I did NOT carry a watermelon

I would like to report that Donald Miller and I are BFFs and that he invited us to climb Mt. Hood with him this summer.

Or maybe that part happened after I finally got to go to bed on Tuesday night.

I do think we could be BFFs, though. If I ever could think of something coherent to say to him.

After partaking in Taco Tuesday at Tijuana Flats, a small group (eight) of us climbed the stairs to Rocketown about 15 minutes before "show time," to find another small group of people waiting in line. Turns out, that small group and our small group made up about half of the audience.

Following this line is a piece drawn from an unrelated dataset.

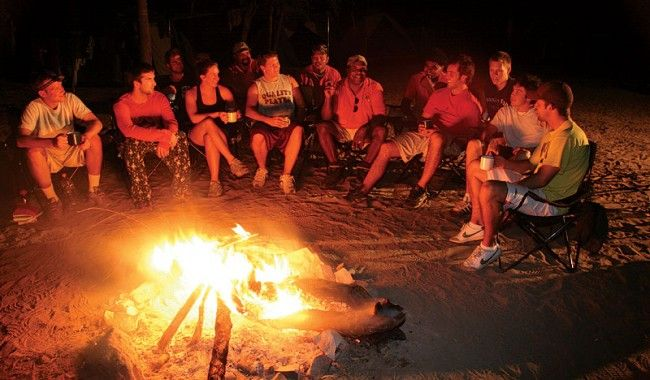 Aussie campfire yarns. Spinning a few yarns and havin' a cuppa on the Wundargoodie Safari. Image by Richard McKenna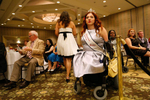 "Jennifer Adams, from Tacoma, WA, the reigning Ms. Wheelchair America 2014, watches the judging. Adams, who has a BA in psychology and a Master's in counseling, is a motivational speaker. She sees her disability as a gift, which ""actually forges something inside of you, a strength maybe other people don't have."""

I felt like the show had been underpromoted, but the "crowd" of 50 was surprising. I felt a little embarrassed for South Florida, and a little sad, and a little awkward for Don because speaking in front of an uncomfortably small audience is, well, uncomfortable.

But it made it really easy to get a front row seat. I wasn't really after a front row seat, but that's where we ended up. The front row, in all of its squirmy, eye-contacty glory.

That's right. Eye contact was made. I was hoping that my eye contact said "I think your writing is brilliant and I really appreciate you being a voice for this segment of our generation who is learning how to merge our evangelical upbringing with the actual teachings of Jesus and thank you for inspiring me as a writer and a Christian to hope for something bigger..." but I think it probably said something more along the lines of "I really need to switch my crossed legs again but will that distract you and can you tell that I am actually shivering because it is so bloody cold in here?"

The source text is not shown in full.